Material to process Start Marker
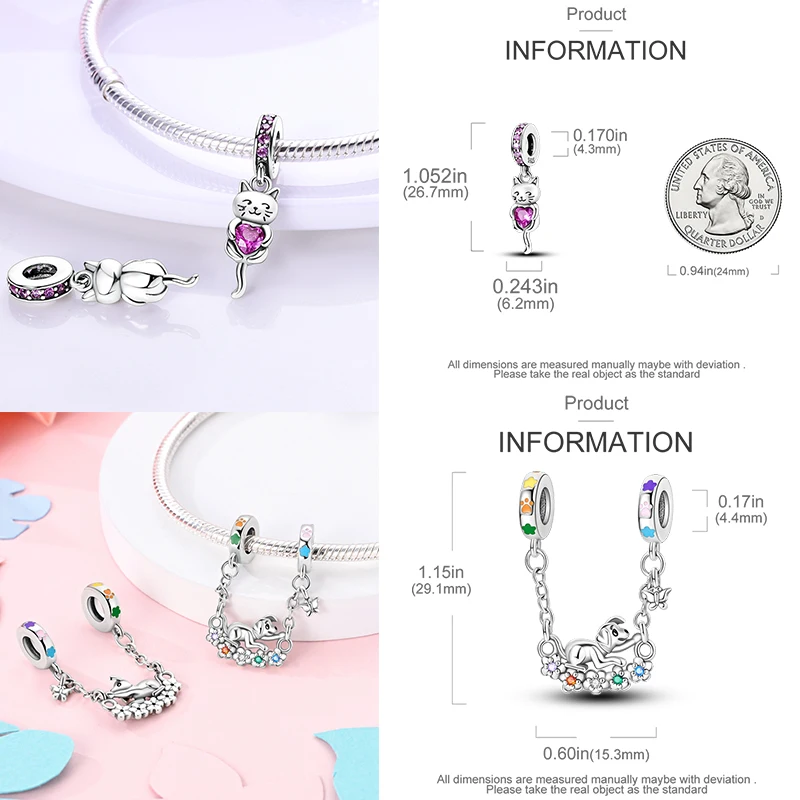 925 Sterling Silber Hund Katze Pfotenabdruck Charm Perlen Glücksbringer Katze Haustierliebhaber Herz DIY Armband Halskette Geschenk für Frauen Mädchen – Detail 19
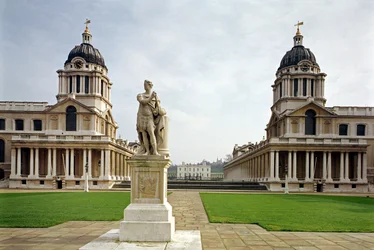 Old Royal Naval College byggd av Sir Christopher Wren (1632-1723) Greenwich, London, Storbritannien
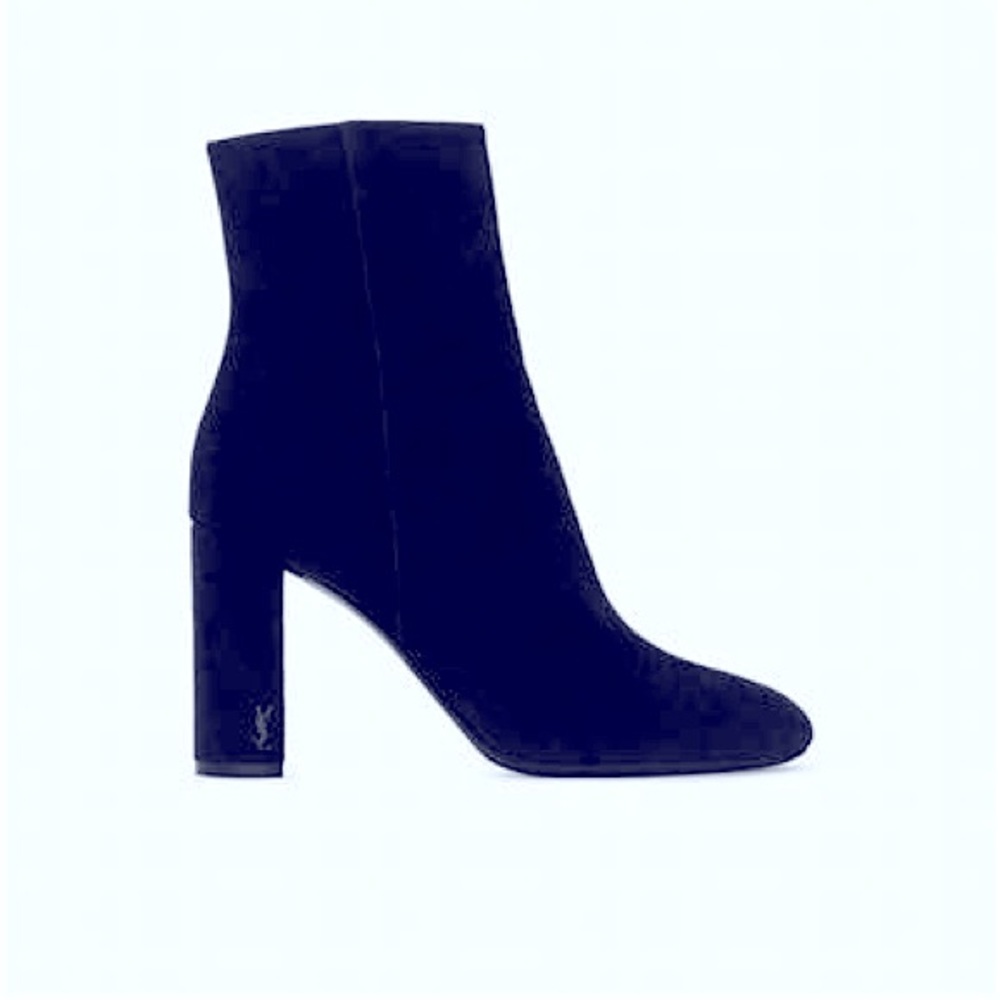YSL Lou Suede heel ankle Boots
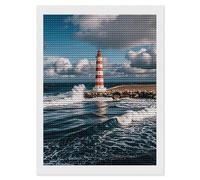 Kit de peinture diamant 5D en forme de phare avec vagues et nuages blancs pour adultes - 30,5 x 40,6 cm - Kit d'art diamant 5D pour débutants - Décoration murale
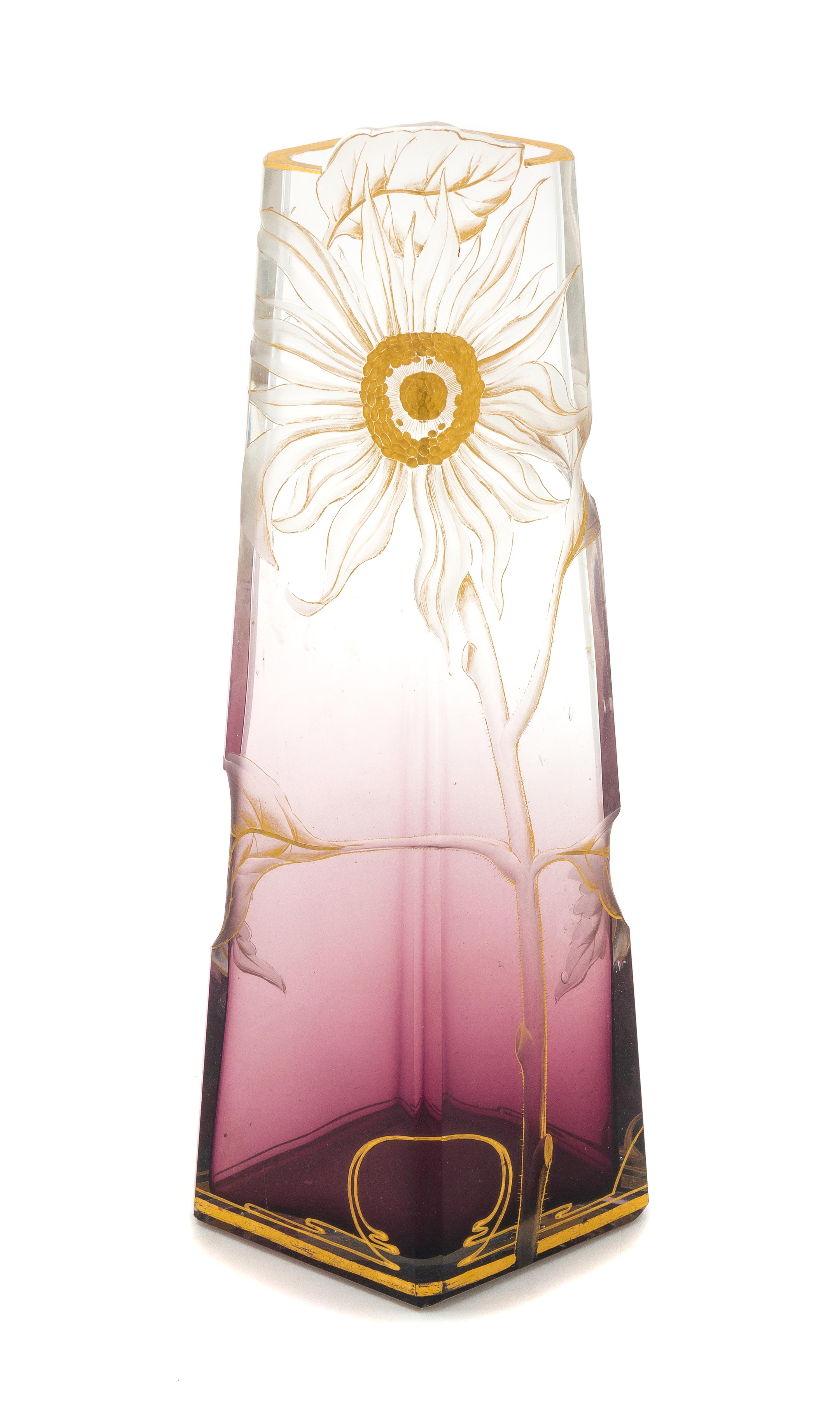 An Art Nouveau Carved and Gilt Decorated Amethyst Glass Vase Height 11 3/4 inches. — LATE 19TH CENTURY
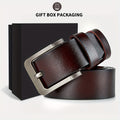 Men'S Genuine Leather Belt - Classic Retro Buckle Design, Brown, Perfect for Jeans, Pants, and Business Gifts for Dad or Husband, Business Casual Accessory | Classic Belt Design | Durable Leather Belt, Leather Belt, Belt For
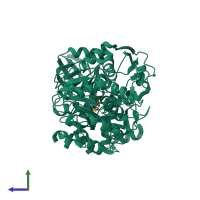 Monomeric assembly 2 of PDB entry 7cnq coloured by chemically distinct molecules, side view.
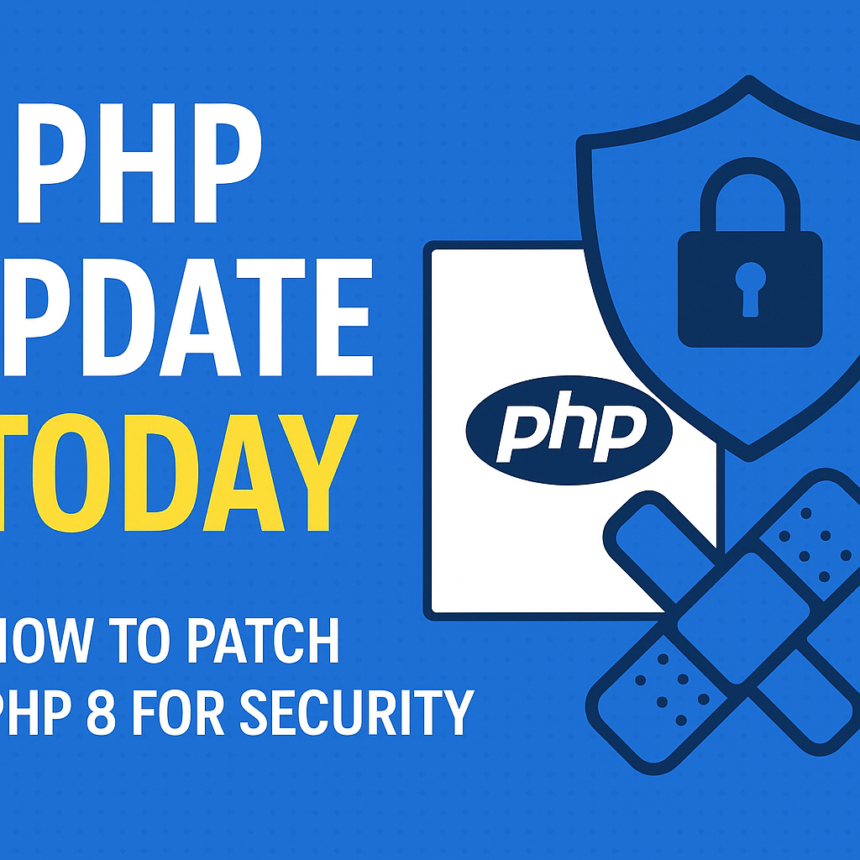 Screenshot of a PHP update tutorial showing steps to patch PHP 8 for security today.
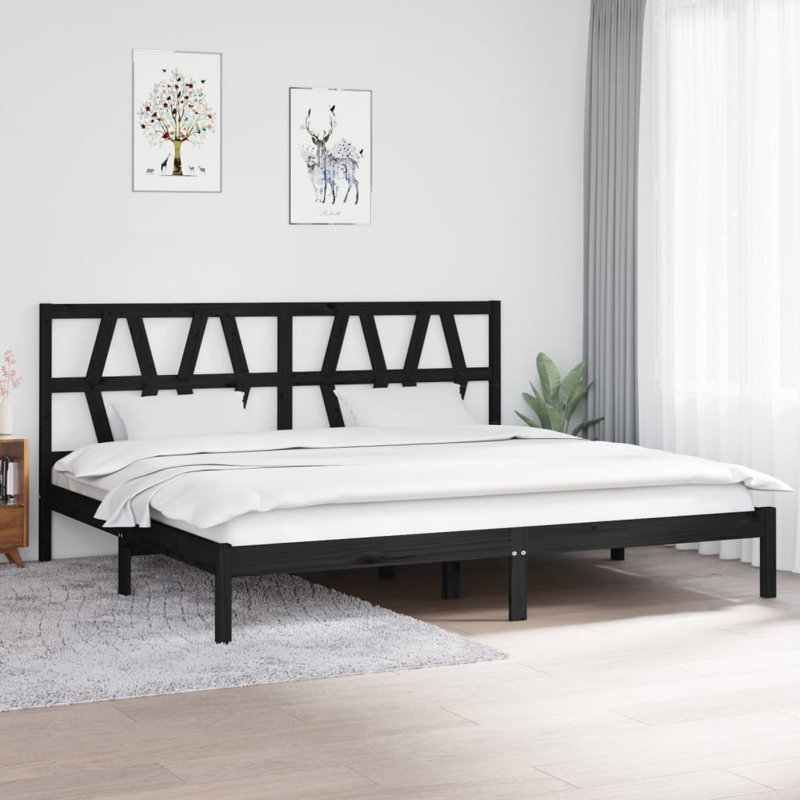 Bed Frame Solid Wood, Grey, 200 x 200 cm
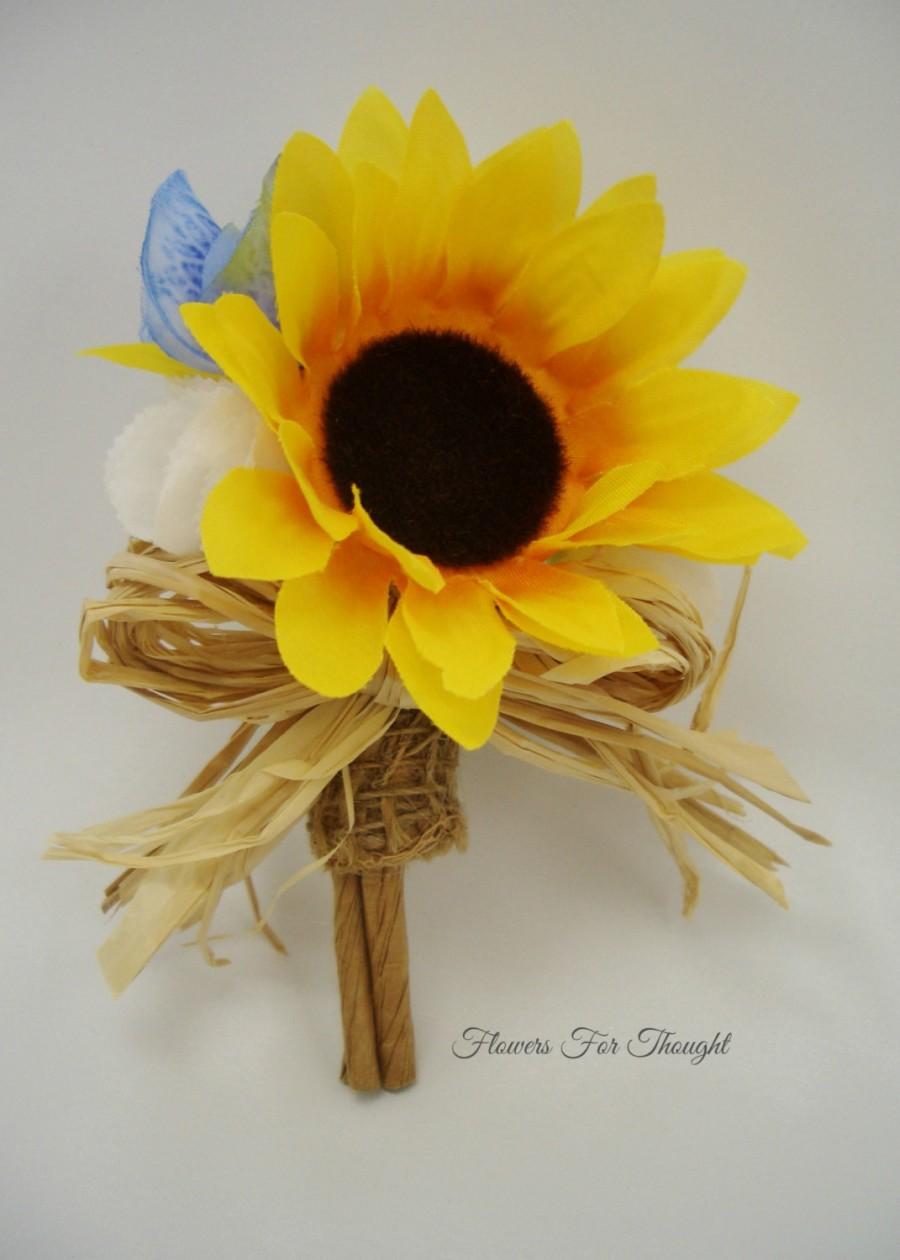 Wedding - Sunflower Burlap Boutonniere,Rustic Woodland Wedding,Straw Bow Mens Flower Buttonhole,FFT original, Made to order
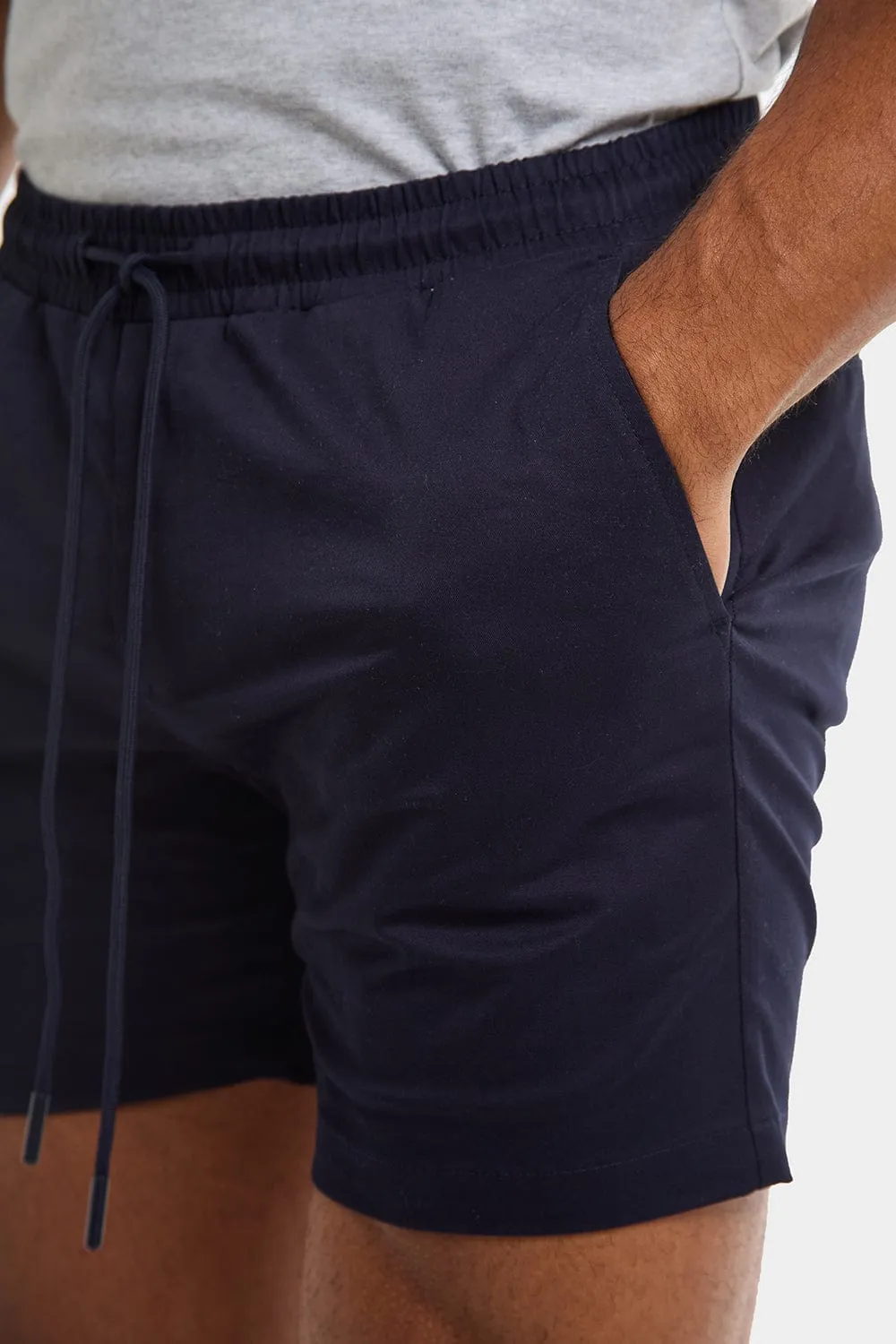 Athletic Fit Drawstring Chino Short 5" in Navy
Material to process End Marker
=== Work request ===
Rewrite every one of the records above, substituting "Bridal" for each instance of "Wedding" and keeping all other text unchanged. Omit the pictures from your answer.

=== Task solution ===
 925 Sterling Silber Hund Katze Pfotenabdruck Charm Perlen Glücksbringer Katze Haustierliebhaber Herz DIY Armband Halskette Geschenk für Frauen Mädchen – Detail 19
 Old Royal Naval College byggd av Sir Christopher Wren (1632-1723) Greenwich, London, Storbritannien
YSL Lou Suede heel ankle Boots
 Kit de peinture diamant 5D en forme de phare avec vagues et nuages blancs pour adultes - 30,5 x 40,6 cm - Kit d'art diamant 5D pour débutants - Décoration murale
 An Art Nouveau Carved and Gilt Decorated Amethyst Glass Vase Height 11 3/4 inches. — LATE 19TH CENTURY
 Men'S Genuine Leather Belt - Classic Retro Buckle Design, Brown, Perfect for Jeans, Pants, and Business Gifts for Dad or Husband, Business Casual Accessory | Classic Belt Design | Durable Leather Belt, Leather Belt, Belt For
 Monomeric assembly 2 of PDB entry 7cnq coloured by chemically distinct molecules, side view.
 Screenshot of a PHP update tutorial showing steps to patch PHP 8 for security today.
 Bed Frame Solid Wood, Grey, 200 x 200 cm
 Bridal - Sunflower Burlap Boutonniere,Rustic Woodland Bridal,Straw Bow Mens Flower Buttonhole,FFT original, Made to order
 Athletic Fit Drawstring Chino Short 5" in Navy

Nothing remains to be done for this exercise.